> Task instructions
Lines from the first one down to the one containing "genus: Canis" in the data below are the only ones needed; please return them exactly, both ends included.

> Saved entries
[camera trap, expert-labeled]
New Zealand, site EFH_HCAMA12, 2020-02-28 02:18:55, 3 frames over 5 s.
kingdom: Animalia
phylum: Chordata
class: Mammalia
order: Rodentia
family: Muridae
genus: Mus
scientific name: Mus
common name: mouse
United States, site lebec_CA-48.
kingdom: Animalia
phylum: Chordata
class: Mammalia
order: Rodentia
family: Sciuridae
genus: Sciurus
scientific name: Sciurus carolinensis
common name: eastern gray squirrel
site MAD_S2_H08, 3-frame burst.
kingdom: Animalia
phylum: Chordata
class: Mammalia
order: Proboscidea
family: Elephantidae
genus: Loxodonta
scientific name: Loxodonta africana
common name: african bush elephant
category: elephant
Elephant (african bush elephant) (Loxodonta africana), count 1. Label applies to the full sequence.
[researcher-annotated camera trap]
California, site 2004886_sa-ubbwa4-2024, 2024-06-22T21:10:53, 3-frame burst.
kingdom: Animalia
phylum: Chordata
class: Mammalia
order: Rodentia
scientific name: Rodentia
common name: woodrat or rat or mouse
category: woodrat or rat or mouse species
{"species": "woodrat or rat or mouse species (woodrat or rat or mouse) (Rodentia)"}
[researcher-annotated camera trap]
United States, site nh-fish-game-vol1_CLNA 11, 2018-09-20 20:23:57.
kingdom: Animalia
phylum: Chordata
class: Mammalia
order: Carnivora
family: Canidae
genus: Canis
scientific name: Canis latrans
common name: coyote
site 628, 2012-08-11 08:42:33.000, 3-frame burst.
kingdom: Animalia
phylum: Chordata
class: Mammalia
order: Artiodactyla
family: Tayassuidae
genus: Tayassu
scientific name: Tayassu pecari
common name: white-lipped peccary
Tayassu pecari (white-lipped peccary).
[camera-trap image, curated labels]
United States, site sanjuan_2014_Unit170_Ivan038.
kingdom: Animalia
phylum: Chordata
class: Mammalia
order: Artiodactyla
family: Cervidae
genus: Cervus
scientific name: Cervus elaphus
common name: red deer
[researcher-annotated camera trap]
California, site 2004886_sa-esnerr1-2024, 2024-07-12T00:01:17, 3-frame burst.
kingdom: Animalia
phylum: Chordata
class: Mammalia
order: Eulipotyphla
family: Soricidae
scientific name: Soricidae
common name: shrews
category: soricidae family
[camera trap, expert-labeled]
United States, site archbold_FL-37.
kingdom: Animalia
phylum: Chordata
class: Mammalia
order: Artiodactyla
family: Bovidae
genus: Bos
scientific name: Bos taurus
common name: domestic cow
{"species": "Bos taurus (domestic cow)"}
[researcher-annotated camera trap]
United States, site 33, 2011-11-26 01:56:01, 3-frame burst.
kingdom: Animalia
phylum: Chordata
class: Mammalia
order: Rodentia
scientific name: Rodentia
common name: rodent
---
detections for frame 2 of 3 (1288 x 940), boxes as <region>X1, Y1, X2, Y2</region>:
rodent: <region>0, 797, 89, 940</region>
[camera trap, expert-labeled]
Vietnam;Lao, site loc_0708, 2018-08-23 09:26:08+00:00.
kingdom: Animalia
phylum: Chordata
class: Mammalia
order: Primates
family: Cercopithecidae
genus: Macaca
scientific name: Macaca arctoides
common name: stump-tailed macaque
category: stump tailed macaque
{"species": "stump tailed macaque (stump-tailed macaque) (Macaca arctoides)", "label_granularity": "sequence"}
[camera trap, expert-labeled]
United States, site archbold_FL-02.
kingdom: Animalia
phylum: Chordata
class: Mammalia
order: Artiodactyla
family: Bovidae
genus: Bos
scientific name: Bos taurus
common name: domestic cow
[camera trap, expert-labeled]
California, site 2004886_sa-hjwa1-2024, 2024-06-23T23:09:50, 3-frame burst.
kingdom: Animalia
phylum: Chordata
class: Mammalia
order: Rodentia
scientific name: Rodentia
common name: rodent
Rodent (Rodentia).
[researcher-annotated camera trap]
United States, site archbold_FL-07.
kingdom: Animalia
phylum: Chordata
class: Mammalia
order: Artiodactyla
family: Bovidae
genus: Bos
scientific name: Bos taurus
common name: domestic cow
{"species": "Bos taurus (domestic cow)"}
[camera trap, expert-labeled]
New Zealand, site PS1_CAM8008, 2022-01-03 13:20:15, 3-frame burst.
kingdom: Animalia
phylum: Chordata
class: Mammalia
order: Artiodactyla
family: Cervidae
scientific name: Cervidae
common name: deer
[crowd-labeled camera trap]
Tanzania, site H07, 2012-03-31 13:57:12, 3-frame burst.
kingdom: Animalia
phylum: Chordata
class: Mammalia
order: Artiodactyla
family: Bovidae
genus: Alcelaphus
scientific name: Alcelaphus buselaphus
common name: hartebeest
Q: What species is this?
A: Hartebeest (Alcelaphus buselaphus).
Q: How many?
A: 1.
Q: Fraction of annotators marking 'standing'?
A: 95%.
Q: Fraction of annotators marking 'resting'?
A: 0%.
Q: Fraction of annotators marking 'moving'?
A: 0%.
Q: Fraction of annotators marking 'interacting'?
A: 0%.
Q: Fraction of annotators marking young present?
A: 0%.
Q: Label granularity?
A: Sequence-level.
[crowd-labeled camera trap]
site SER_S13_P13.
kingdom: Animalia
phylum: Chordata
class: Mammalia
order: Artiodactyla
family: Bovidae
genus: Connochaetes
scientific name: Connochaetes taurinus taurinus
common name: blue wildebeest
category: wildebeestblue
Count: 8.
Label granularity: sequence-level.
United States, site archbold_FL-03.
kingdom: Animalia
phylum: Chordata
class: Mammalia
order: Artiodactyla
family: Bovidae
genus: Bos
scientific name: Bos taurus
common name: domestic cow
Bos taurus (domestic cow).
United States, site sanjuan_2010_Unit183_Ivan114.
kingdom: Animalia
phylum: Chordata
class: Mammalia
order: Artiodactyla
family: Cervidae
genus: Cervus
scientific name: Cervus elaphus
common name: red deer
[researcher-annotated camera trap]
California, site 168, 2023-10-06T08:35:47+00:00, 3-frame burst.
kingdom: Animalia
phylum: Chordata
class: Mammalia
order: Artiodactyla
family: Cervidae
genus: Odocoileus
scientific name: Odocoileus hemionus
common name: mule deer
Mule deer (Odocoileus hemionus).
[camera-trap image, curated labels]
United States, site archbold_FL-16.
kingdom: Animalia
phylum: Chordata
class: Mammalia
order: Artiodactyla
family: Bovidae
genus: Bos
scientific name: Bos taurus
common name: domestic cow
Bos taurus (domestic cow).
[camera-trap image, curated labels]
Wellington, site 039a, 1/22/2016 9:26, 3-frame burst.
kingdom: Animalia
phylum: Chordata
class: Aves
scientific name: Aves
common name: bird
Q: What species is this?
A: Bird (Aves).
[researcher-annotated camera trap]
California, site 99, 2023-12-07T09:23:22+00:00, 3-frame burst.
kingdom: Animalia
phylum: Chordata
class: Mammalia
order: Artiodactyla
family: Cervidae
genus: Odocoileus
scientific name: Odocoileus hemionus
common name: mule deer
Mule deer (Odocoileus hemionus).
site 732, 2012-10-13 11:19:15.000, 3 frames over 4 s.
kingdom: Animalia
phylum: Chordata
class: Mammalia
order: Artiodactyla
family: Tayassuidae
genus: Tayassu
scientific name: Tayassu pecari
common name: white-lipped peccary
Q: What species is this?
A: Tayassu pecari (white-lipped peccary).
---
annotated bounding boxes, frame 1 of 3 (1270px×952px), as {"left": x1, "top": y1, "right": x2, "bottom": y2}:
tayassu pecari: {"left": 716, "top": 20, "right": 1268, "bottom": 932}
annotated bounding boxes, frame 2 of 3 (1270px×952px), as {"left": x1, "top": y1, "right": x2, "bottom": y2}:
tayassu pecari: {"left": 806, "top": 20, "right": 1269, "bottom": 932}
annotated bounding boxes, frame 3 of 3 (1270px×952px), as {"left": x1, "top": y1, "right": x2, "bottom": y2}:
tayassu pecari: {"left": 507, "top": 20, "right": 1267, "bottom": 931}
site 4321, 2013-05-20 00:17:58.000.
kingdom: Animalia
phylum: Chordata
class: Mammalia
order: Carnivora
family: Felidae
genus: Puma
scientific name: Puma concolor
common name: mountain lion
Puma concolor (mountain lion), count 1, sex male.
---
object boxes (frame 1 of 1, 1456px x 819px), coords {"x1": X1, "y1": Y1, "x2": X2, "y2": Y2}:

> Result
[camera trap, expert-labeled]
New Zealand, site EFH_HCAMA12, 2020-02-28 02:18:55, 3 frames over 5 s.
kingdom: Animalia
phylum: Chordata
class: Mammalia
order: Rodentia
family: Muridae
genus: Mus
scientific name: Mus
common name: mouse
United States, site lebec_CA-48.
kingdom: Animalia
phylum: Chordata
class: Mammalia
order: Rodentia
family: Sciuridae
genus: Sciurus
scientific name: Sciurus carolinensis
common name: eastern gray squirrel
site MAD_S2_H08, 3-frame burst.
kingdom: Animalia
phylum: Chordata
class: Mammalia
order: Proboscidea
family: Elephantidae
genus: Loxodonta
scientific name: Loxodonta africana
common name: african bush elephant
category: elephant
Elephant (african bush elephant) (Loxodonta africana), count 1. Label applies to the full sequence.
[researcher-annotated camera trap]
California, site 2004886_sa-ubbwa4-2024, 2024-06-22T21:10:53, 3-frame burst.
kingdom: Animalia
phylum: Chordata
class: Mammalia
order: Rodentia
scientific name: Rodentia
common name: woodrat or rat or mouse
category: woodrat or rat or mouse species
{"species": "woodrat or rat or mouse species (woodrat or rat or mouse) (Rodentia)"}
[researcher-annotated camera trap]
United States, site nh-fish-game-vol1_CLNA 11, 2018-09-20 20:23:57.
kingdom: Animalia
phylum: Chordata
class: Mammalia
order: Carnivora
family: Canidae
genus: Canis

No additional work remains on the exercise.